Como no podía ser de otra manera, tratándose de Bélgica, la endibia ha encontrado su pequeño hueco en la cerveza. Una cervecera ha adoptado el nombre común de la endibia de Bruselas, Witloof, que significa “hoja blanca” en flamenco. Mientras que otra, Hof ten Dormaal, usa raíces de achicoria para resaltar el amargor de su cerveza Witgoud, “oro blanco”. Llegó a existir incluso un museo dedicado a este vegetal en Kampenhout. Un festival de la endibia en Haren hasta 2020 y una competición anual de Miss Witloof hasta 1977.

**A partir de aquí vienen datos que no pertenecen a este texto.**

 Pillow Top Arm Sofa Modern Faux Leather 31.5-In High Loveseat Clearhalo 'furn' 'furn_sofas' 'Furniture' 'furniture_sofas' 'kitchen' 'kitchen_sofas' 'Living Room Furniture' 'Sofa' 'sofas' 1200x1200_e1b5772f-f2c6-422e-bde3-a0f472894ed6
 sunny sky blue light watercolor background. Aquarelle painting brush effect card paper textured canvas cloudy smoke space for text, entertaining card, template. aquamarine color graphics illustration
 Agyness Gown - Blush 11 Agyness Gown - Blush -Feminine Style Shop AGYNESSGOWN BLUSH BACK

Sin embargo, su importancia en la agricultura belga en épocas más recientes está en claro retroceso. Mientras que hace 50 años la producción de Witloof representaba un cuarto de la totalidad de verduras en Bélgica, en los últimos diez esa proporción se ha reducido hasta un escaso 2%. Pese a ello, para los belgas las endibias no son simplemente verduras; son emblemas de identidad y celebración que han trascendido fronteras, encontrando un lugar en las mesas de todo el mundo. Su singularidad ha inspirado a chefs internacionales a integrarla en platos que hablan el lenguaje universal de la gastronomía, demostrando que la cocina no conoce de límites geográficos.

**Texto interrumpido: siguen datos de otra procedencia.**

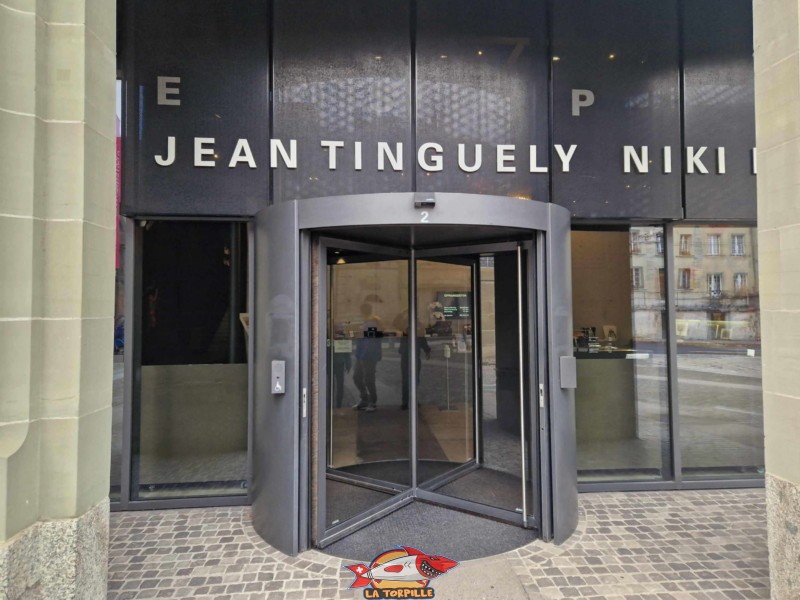 Entrée. Espace Jean Tinguely - Niki de Saint Phalle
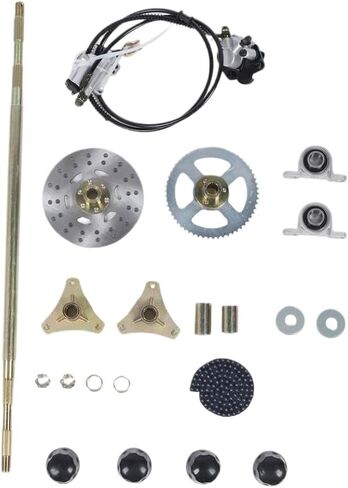 29in الذهاب كارت الخلفية لايف المحور مجموعة تجميع المحور سلاسل الاضراس قرص فرامل الفرجار محاور العجلات متوافق مع 50cc 70cc 90cc ATV in Kuwait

Una parte importante del mérito en el ascenso de este ingrediente, hasta llegar a la alta cocina, hay que atribuirlo a su asombrosa versatilidad. Crudas, mantienen una textura crujiente y un matiz amargo que complementa perfectamente los sabores dulces de, por ejemplo, una ensalada. Cuando se cocinan, se transforman completamente, ya sea estofadas, asadas a la parrilla o gratinadas.
Entre las joyas de la cocina belga se encuentran las ‘chicons au gratin’. Que son endibias envueltas en lonchas de jamón, cubiertas con salsa bechamel y espolvoreadas con queso rallado. El plato se hornea hasta que la superficie se dora y el queso se funde, creando una capa crujiente en la superficie. Este gratinado combina la dulzura de las endibias cocidas con el sabor salado del jamón y la cremosidad de la bechamel, resultando en un equilibrado contraste de sabores y texturas. O las ‘chicons à la brabançonne’, típicas de la región de Brabante. Las endibias se cocinan en mantequilla, a menudo acompañadas de otros ingredientes como jamón, queso, salsa bechamel o caldo, y normalmente se sirven como acompañamiento para un plato principal.

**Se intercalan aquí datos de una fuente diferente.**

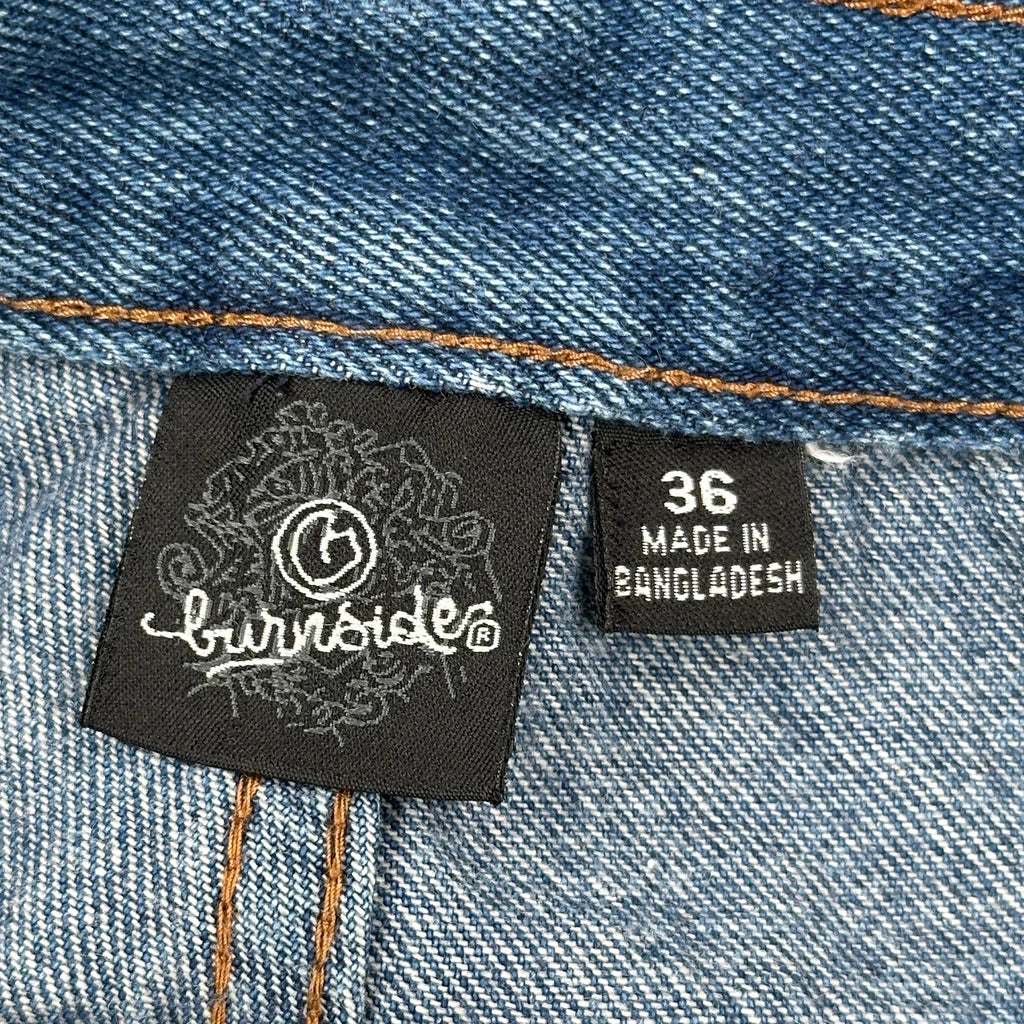 Burnside Denim Shorts - 34W 11L Blue Denim - Image 6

Esta hortaliza destaca no solo por su sabor, sino también por su perfil nutricional beneficioso. Baja en calorías, es una fuente excelente de fibra, necesaria para la salud digestiva. Además aporta una variedad de vitaminas, incluyendo vitamina K, esencial para la coagulación de la sangre y la salud ósea, y ácido fólico, importante para la formación de células sanguíneas. Los minerales presentes, como el potasio, ayudan a regular la presión arterial, haciendo de las endibias un componente valioso en una alimentación equilibrada y saludable.
Pese a todo, el futuro está lleno de desafíos. Desde la necesidad de condiciones específicas para su cultivo hasta los cambios en la agricultura y las preferencias de los consumidores. Estos obstáculos reflejan la complejidad de mantener vivas las tradiciones en un mundo en constante cambio. Contra viento y marea, la pasión por las chicon y su lugar en el patrimonio culinario belga permanecen inquebrantables, un recordatorio de que incluso en la simplicidad de una verdura puede residir una riqueza inmensurable de historia y cultura.